En un sens, l’argument de Ferreira reste vrai aujourd’hui. À peine 1 % des Japonais s’identifient désormais comme chrétiens, et si vous demandiez à un usager moyen du métro de Tokyo d’expliquer l’Eucharistie, il resterait probablement là, interloqué. Pourtant, si le Japon est unique parmi les pays d’Asie de l’Est dans le sens où il est presque dépourvu de chrétiens, c’est aussi une société où les gens portent leur foi avec légèreté, et où le bouddhisme et le shintoïsme coexistent depuis des siècles. Cela explique sûrement pourquoi les Japonais modernes se vautrent dans les symboles et les traditions de Noël, même s’ils adaptent les coutumes extérieures à leurs besoins. Pas moins frappant, ces quelques Japonais qui embrassent Jésus ont tendance à bien s’en sortir — ce qui laisse entendre des associations de longue date avec la sophistication occidentale.

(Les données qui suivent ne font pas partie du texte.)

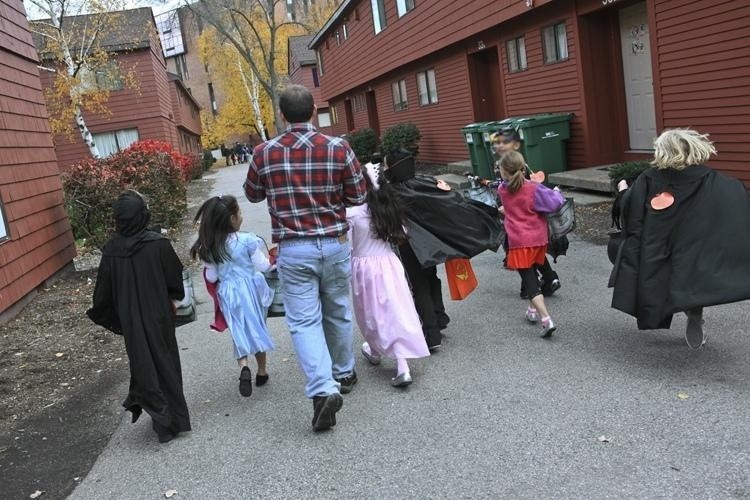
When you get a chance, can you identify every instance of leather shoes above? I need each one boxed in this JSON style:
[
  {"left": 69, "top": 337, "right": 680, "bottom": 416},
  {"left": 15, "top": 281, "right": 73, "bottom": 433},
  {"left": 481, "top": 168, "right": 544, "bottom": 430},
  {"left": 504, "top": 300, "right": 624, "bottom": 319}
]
[
  {"left": 391, "top": 372, "right": 412, "bottom": 386},
  {"left": 540, "top": 319, "right": 555, "bottom": 337},
  {"left": 362, "top": 341, "right": 380, "bottom": 365},
  {"left": 525, "top": 306, "right": 537, "bottom": 322}
]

Tout comme le catholicisme est la religion supposée de chaque Italien — une foi, au minimum, à embrasser à la naissance, au mariage et à la mort — le bouddhisme et le shintoïsme au Japon sont principalement des institutions culturelles. Le Japonais typique visitera un temple ou un sanctuaire au début de la nouvelle année par tradition, et se mariera dans l’un d’eux, mais savoir s’ils croient littéralement en des dieux ou des esprits est plus difficile à dire. En ce qui concerne le Dieu des religions monothéistes occidentales, en fait, la plupart des Japonais seraient probablement considérés comme agnostiques. Étant donné à quel point l’attitude japonaise envers la foi est différente du monothéisme occidental — le péché originel et le dogme scripturaire sont inconnus — Shusaku Endo avait peut-être raison lorsqu’il a écrit que ses compatriotes « ne peuvent pas penser à une existence qui transcende l’humain. »

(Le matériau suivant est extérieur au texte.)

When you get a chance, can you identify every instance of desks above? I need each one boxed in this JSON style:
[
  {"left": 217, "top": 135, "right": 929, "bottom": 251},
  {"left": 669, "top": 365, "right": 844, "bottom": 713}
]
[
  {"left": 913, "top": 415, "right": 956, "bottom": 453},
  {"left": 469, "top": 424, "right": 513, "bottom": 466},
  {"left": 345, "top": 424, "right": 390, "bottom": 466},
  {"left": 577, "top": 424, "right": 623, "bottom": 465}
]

Cependant, depuis l’arrivée des Portugais durant l’Âge des découvertes, il y a toujours eu des chrétiens ici. La première messe sur le sol japonais aurait eu lieu en 1552, à la demande des jésuites basés à Yamaguchi. Les Portugais avaient débarqué au Pays du Soleil Levant moins d’une décennie auparavant, étant les premiers Européens à le faire. François Xavier a dirigé la première mission chrétienne au Japon en 1549, avec ses successeurs apprenant le japonais et cherchant à convertir le plus de natifs possible. Des préfectures comme Yamaguchi et Nagasaki ont encore les plus fortes concentrations de chrétiens au Japon — en partie grâce au travail de ces courageux pionniers catholiques.
Il est discutable de savoir combien de ces premiers chrétiens japonais comprenaient réellement le christianisme : la plupart interprétaient initialement la religion comme simplement une autre secte du bouddhisme. En fait, lors de ses premières actions de prosélytisme, Xavier utilisait « Dainichi » (« Grand Soleil ») comme traduction japonaise pour le Dieu chrétien, empruntant le nom d’un grand Bouddha. Pourtant, si cette approche subtile a conduit à la conversion de plusieurs daimyo (seigneurs) de haut rang, avec des aristocrates désireux d’embrasser la foi des prospères et des étrangers armés de mousquets, elle a également poussé le shogunat à écraser le christianisme et à expulser tous les étrangers du pays.
L’île artificielle Dejima, au large de Nagasaki, était le seul port où les commerçants néerlandais étaient autorisés à faire des affaires, et ils contournaient l’interdiction du christianisme en présentant leurs célébrations de Noël comme marquant le Nouvel An. Certains hauts fonctionnaires japonais assistaient occasionnellement à ces festivités de « Nouvel An néerlandais ». Leurs hôtes européens faisaient de leur mieux dans ces circonstances, préparant des festins somptueux comprenant du pain sucré et des tartes, un spectacle inhabituel étant donné que le voyage de retour à Amsterdam prenait six mois.